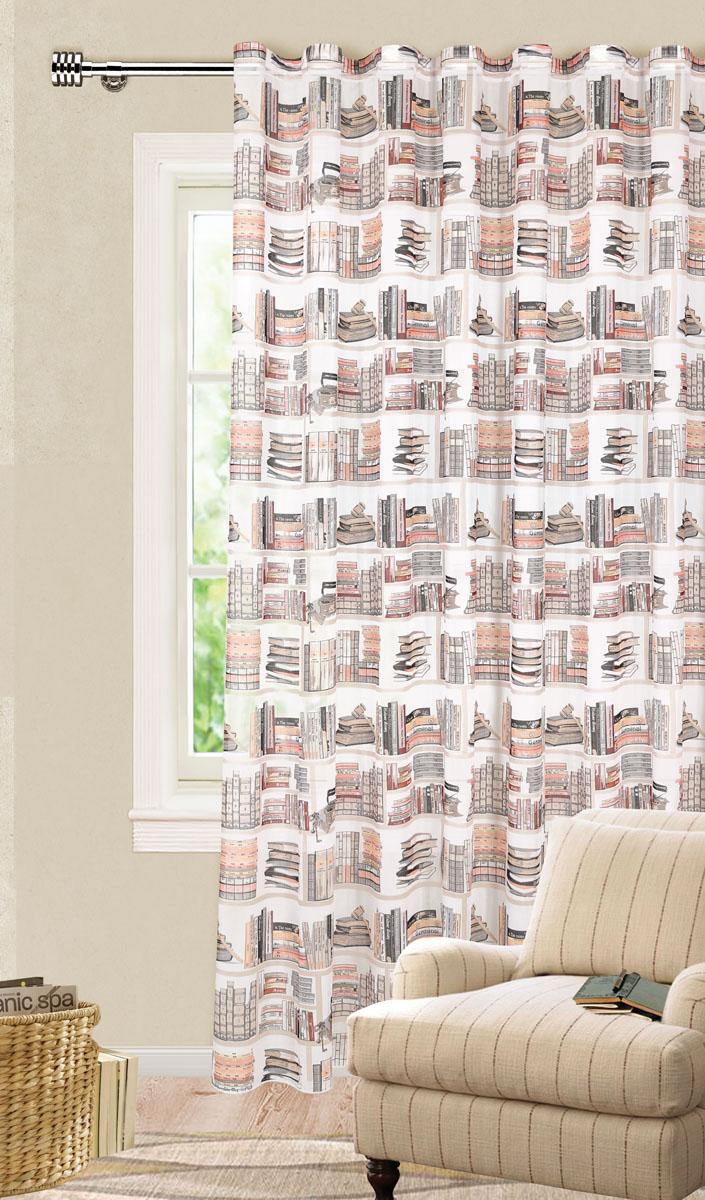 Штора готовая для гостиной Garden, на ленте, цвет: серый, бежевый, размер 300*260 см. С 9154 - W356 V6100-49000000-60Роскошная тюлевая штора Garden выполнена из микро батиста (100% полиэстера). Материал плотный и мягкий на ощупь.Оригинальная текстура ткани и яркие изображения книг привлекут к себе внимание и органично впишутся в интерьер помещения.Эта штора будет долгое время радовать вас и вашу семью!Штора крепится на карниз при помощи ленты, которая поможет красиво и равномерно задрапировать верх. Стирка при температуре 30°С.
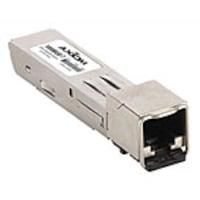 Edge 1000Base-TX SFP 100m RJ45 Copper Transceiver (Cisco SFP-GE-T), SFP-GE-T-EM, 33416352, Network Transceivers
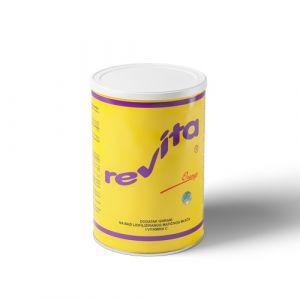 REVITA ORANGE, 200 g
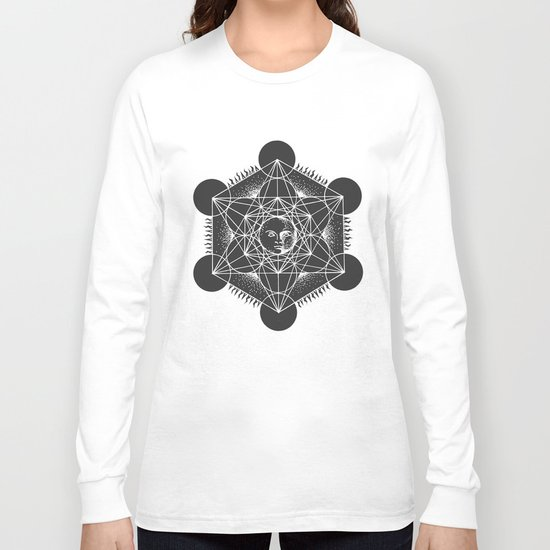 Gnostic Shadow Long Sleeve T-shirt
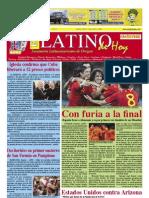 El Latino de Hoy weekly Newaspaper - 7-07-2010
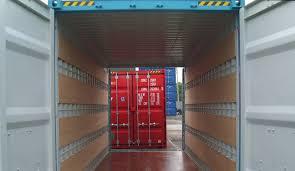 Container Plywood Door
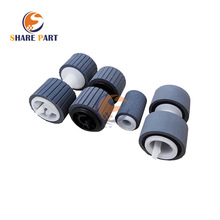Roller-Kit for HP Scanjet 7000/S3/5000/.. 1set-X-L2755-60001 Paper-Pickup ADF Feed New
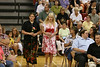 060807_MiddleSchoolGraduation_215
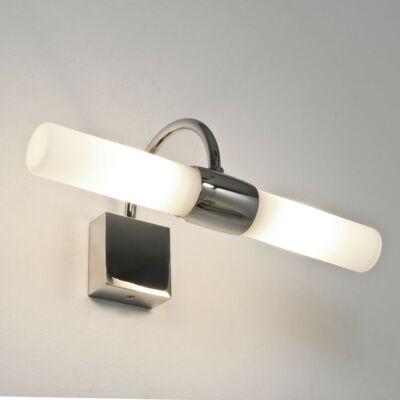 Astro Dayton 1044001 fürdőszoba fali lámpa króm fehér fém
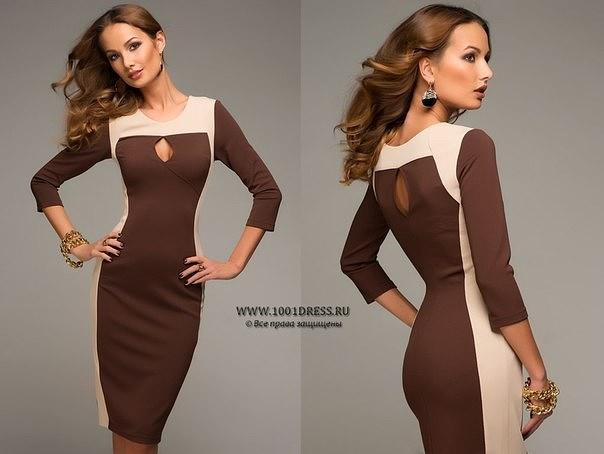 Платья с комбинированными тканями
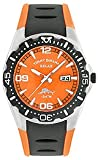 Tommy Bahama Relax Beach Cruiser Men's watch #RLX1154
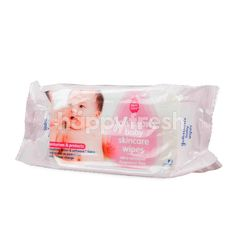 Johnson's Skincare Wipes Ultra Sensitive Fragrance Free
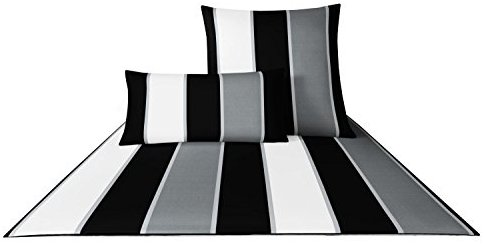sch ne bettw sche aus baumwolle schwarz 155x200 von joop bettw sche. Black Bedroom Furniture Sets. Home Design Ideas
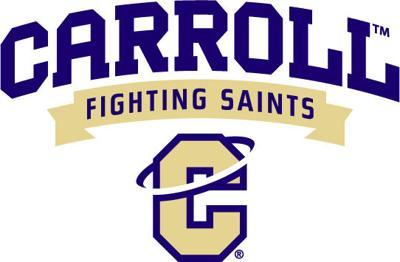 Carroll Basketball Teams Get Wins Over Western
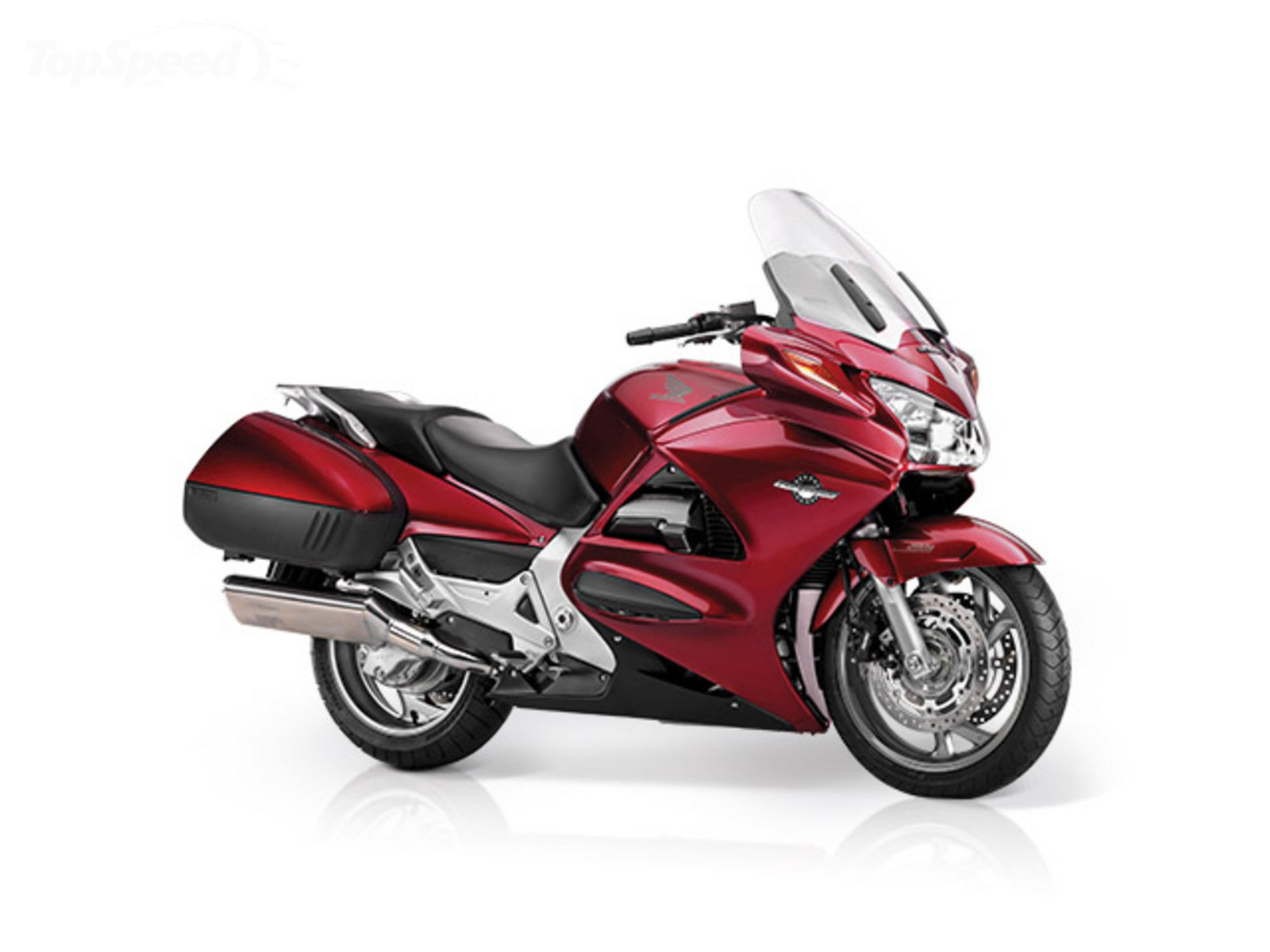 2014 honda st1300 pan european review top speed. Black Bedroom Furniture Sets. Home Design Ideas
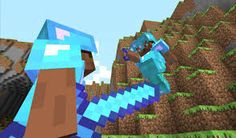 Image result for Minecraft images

WORK ORDER — Copy the records above precisely, and leave every image out of the copy.

OUTPUT BELOW —
 Штора готовая для гостиной Garden, на ленте, цвет: серый, бежевый, размер 300*260 см. С 9154 - W356 V6100-49000000-60Роскошная тюлевая штора Garden выполнена из микро батиста (100% полиэстера). Материал плотный и мягкий на ощупь.Оригинальная текстура ткани и яркие изображения книг привлекут к себе внимание и органично впишутся в интерьер помещения.Эта штора будет долгое время радовать вас и вашу семью!Штора крепится на карниз при помощи ленты, которая поможет красиво и равномерно задрапировать верх. Стирка при температуре 30°С.
 Edge 1000Base-TX SFP 100m RJ45 Copper Transceiver (Cisco SFP-GE-T), SFP-GE-T-EM, 33416352, Network Transceivers
 REVITA ORANGE, 200 g
 Gnostic Shadow Long Sleeve T-shirt
 El Latino de Hoy weekly Newaspaper - 7-07-2010
 Container Plywood Door
Roller-Kit for HP Scanjet 7000/S3/5000/.. 1set-X-L2755-60001 Paper-Pickup ADF Feed New
 060807_MiddleSchoolGraduation_215
 Astro Dayton 1044001 fürdőszoba fali lámpa króm fehér fém
 Платья с комбинированными тканями
 Tommy Bahama Relax Beach Cruiser Men's watch #RLX1154
 Johnson's Skincare Wipes Ultra Sensitive Fragrance Free
sch ne bettw sche aus baumwolle schwarz 155x200 von joop bettw sche. Black Bedroom Furniture Sets. Home Design Ideas
 Carroll Basketball Teams Get Wins Over Western
 2014 honda st1300 pan european review top speed. Black Bedroom Furniture Sets. Home Design Ideas
 Image result for Minecraft images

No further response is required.